* _Provided records_
>> START
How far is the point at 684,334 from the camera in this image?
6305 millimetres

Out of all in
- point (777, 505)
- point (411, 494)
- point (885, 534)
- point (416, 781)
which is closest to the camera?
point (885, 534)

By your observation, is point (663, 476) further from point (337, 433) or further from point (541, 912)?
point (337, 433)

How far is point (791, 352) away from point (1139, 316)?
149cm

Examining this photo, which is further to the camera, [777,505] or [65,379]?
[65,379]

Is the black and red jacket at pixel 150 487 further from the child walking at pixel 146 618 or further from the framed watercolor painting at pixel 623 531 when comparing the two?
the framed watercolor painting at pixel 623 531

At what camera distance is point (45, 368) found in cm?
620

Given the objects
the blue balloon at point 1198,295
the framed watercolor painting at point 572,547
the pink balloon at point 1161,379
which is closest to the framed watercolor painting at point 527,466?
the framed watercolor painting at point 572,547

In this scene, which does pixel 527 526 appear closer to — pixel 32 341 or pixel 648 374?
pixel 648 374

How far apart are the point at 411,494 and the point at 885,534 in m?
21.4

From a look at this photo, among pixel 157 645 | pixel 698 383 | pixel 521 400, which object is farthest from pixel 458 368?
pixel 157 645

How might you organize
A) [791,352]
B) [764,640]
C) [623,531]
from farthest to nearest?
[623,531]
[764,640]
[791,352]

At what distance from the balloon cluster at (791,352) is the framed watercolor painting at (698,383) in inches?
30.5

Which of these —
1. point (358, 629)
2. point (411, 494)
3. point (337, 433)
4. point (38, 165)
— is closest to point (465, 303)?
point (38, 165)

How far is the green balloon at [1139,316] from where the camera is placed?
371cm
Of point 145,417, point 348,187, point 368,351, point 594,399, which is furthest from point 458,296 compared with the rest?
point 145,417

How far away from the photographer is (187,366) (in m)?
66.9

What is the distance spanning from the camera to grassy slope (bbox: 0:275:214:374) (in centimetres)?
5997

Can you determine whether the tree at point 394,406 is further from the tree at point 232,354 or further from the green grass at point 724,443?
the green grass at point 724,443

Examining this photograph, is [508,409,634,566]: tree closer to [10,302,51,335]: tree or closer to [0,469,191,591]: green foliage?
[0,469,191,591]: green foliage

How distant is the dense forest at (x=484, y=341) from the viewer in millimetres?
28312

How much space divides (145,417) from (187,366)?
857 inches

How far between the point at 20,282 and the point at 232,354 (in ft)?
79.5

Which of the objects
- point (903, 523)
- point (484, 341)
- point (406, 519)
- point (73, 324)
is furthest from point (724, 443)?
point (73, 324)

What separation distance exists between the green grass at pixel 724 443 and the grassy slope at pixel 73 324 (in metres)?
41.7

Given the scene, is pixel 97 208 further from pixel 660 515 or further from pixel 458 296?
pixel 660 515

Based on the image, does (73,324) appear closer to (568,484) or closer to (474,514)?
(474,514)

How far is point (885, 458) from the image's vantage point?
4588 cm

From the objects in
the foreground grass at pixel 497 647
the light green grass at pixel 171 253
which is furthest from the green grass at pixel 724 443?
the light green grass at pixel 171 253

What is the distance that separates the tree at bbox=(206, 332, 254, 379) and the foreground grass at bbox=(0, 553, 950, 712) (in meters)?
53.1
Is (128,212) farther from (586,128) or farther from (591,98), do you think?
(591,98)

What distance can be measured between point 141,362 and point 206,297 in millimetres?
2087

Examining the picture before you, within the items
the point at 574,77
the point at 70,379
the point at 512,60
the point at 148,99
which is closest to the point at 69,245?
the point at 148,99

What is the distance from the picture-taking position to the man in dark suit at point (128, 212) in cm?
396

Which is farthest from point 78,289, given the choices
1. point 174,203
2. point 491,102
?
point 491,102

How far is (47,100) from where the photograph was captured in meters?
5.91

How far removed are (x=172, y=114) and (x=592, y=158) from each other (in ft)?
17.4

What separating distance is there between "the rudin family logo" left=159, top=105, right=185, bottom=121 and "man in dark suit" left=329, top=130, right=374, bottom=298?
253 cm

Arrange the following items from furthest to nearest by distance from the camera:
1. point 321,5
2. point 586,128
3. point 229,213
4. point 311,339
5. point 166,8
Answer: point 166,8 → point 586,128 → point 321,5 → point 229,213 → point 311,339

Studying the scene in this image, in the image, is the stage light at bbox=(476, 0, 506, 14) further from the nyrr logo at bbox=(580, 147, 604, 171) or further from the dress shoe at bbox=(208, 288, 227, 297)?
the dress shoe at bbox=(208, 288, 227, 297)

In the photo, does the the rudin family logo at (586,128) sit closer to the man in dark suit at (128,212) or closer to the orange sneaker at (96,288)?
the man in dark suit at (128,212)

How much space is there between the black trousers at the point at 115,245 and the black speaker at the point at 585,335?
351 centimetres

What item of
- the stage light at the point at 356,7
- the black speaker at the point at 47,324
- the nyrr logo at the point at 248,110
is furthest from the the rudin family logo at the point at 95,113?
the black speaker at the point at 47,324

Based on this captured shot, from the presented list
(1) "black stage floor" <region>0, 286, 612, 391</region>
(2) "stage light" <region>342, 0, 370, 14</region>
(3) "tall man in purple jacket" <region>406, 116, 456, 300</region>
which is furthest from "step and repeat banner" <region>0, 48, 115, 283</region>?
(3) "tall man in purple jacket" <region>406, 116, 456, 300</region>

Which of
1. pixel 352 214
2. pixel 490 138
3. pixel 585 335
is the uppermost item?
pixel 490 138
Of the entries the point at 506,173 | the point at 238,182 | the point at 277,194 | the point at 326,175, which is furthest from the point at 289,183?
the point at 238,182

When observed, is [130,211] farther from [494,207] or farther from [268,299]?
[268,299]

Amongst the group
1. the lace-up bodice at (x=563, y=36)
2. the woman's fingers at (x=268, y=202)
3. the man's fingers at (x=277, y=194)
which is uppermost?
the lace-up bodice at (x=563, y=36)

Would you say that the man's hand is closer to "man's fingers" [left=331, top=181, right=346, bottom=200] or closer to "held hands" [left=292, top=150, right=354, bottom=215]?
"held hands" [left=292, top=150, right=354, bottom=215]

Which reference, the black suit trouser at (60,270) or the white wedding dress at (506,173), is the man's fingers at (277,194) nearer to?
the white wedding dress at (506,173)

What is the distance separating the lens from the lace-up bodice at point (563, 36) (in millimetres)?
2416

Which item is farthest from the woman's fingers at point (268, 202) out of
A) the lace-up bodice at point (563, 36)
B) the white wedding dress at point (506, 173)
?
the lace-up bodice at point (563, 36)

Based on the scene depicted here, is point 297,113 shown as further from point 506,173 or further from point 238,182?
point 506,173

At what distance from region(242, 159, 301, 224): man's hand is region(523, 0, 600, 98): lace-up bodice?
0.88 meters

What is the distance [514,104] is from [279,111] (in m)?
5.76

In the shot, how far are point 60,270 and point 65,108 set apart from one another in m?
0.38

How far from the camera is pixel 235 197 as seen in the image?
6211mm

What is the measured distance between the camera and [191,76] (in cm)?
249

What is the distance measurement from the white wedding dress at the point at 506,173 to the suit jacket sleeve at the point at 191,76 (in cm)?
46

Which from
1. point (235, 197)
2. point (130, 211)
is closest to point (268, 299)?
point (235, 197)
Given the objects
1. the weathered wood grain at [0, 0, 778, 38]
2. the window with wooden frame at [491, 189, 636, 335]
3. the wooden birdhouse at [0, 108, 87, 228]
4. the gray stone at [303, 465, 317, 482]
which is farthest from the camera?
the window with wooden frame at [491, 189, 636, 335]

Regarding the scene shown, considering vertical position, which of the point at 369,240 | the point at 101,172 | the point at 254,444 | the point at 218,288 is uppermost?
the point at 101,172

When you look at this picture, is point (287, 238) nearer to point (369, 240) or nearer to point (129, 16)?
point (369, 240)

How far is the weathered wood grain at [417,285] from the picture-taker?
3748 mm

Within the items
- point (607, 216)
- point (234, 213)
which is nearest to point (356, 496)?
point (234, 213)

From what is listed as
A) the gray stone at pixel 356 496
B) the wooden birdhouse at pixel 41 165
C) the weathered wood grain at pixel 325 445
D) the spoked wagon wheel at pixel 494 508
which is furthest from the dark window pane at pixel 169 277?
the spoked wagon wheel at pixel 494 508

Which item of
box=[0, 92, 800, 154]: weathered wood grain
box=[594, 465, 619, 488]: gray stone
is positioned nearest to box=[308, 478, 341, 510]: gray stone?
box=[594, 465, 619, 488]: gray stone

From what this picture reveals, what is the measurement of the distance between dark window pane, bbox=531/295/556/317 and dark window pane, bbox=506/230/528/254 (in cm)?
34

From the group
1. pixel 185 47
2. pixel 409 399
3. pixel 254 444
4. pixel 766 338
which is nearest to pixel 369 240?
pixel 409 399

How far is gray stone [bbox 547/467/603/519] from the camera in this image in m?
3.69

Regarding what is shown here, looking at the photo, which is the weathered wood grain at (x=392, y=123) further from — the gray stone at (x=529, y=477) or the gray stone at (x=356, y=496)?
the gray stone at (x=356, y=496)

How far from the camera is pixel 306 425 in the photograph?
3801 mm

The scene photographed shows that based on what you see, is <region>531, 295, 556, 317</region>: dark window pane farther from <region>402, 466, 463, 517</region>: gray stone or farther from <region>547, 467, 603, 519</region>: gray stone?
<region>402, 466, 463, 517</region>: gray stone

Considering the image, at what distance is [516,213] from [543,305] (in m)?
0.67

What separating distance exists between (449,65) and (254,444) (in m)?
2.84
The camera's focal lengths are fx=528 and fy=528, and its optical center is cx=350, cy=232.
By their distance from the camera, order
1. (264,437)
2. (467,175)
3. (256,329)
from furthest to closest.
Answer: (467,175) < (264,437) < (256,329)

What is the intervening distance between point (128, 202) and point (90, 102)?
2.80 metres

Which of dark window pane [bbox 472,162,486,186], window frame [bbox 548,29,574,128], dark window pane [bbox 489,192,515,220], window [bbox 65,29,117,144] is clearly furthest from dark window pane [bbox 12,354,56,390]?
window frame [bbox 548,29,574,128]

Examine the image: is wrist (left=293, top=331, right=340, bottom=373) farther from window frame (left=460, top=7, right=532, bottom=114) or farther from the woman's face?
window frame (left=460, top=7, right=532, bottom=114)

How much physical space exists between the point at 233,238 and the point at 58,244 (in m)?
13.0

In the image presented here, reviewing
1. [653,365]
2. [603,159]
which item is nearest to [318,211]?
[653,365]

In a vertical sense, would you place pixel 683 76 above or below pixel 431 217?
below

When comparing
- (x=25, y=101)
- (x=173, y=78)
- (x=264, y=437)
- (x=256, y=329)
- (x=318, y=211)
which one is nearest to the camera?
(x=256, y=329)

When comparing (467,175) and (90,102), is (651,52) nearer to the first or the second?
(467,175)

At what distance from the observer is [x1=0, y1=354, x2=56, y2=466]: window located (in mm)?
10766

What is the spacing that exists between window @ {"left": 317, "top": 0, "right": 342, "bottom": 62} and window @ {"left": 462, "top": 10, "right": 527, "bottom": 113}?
>> END
* _What the task asks_
Quote the lines word for word, starting at the line that contains "The camera's focal" and continuing through the last line.

* _Worked answer_
The camera's focal lengths are fx=528 and fy=528, and its optical center is cx=350, cy=232.
By their distance from the camera, order
1. (264,437)
2. (467,175)
3. (256,329)
from furthest to closest.
Answer: (467,175) < (264,437) < (256,329)

What is the intervening distance between point (128, 202) and point (90, 102)?
2.80 metres

Which of dark window pane [bbox 472,162,486,186], window frame [bbox 548,29,574,128], dark window pane [bbox 489,192,515,220], window [bbox 65,29,117,144] is clearly furthest from dark window pane [bbox 12,354,56,390]?
window frame [bbox 548,29,574,128]

Examine the image: is wrist (left=293, top=331, right=340, bottom=373) farther from window frame (left=460, top=7, right=532, bottom=114) or farther from the woman's face?
window frame (left=460, top=7, right=532, bottom=114)

How much physical space exists between the point at 233,238 and the point at 58,244 (in m)?
13.0

In the image presented here, reviewing
1. [653,365]
2. [603,159]
which item is nearest to [318,211]?
[653,365]

In a vertical sense, would you place pixel 683 76 above or below pixel 431 217?
below

When comparing
- (x=25, y=101)
- (x=173, y=78)
- (x=264, y=437)
- (x=256, y=329)
- (x=318, y=211)
which one is nearest to the camera?
(x=256, y=329)

When comparing (467,175) and (90,102), is (651,52) nearer to the first or the second?
(467,175)

At what distance from the observer is [x1=0, y1=354, x2=56, y2=466]: window located (in mm)?
10766

What is the spacing that exists between window @ {"left": 317, "top": 0, "right": 342, "bottom": 62} and window @ {"left": 462, "top": 10, "right": 527, "bottom": 113}?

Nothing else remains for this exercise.